Paul Johnson has done more with less at Navy than any climber in the sport. Yet his name rarely emerges when the inevitable vacancies beckon. Why? It's not because he's 49, has won everywhere he has been, took over a putrid program, went 31-13 and led Navy to three straight bowl games. It's certainly not because he's 93-23 his last nine seasons as a head coach.
It's because at some point in the warped, myth-building business, Johnson got typecast. He and his staff have run the ball so long, Southeastern Conference and Big Ten athletic directors don't even make a telephone call, figuring he'll bring the triple option to their school and frighten the NFL-bound recruits away. The thinking is, how could a guy grooming U.S. naval officers possibly know the first thing about developing a five-star recruit?
That ignorance keeps Johnson at Navy, where, it should be mentioned, he's completely happy and signed until the next decade. His peers know the tremendous job he and his staff have done, but that's not enough to kill long-held perceptions about a coach who exclusively runs the ball.
"That's the real joke: that people don't understand you have play to the personnel you have," he said. "We run because it better suits us. We run the ball because it kills the clock and keeps our defense off the field, because we don't have monster linemen to pass-protect, because we don't have a cannon-armed quarterback.
"Now, the other side of that is, we could pass 50 times a game and people could say, 'This guy can't coach a lick and they can't win a game.' But I was once told, I think before I got my first job, that they actually expected me to win."
Johnson used to throw, when he had the cannons. As an offensive coordinator in Hawaii, he called the plays that set all the school's passing records until June Jones took over. He makes no excuse for the triple option, especially after his former Georgia Southern players recently sent him a T-shirt with a litany of gaudy numbers on it from his days as an offensive coordinator and head coach there.
Between 1997 and 2001, Johnson went 62-10 and won two Division I-AA championships.
"I've heard it's a gimmick offense," he said. "Well, we sure had some consistency with that gimmick, didn't we?"
Of Navy, he said: "It's a tough place to recruit, but the kids get a great education and it's a noble cause.

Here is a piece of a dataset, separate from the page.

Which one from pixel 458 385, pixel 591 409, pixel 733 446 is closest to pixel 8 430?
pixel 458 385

I'm not going to apologize for running the ball. I've always tried to do what gives you the best chance to win."
After the pageantry and the nostalgia, Navy-Notre Dame today is less a rivalry and more a case study in the haves and have-nots of college football.
Navy's starting quarterback this season, Brian Hampton, was lost to injury for the year. The Midshipmen's shot at ending the nation's longest losing streak to one school (42 games and counting) hovers somewhere between slim and impossible this afternoon. Notre Dame figures to roll, and Quinn figures to carve up Navy's secondary.
It doesn't make Weis any better or worse a coach than Johnson.
"If I had Brady Quinn, yeah, we might throw," Johnson said, facetiously. "In fact, I'd be pretty stupid not to throw it, wouldn't I?"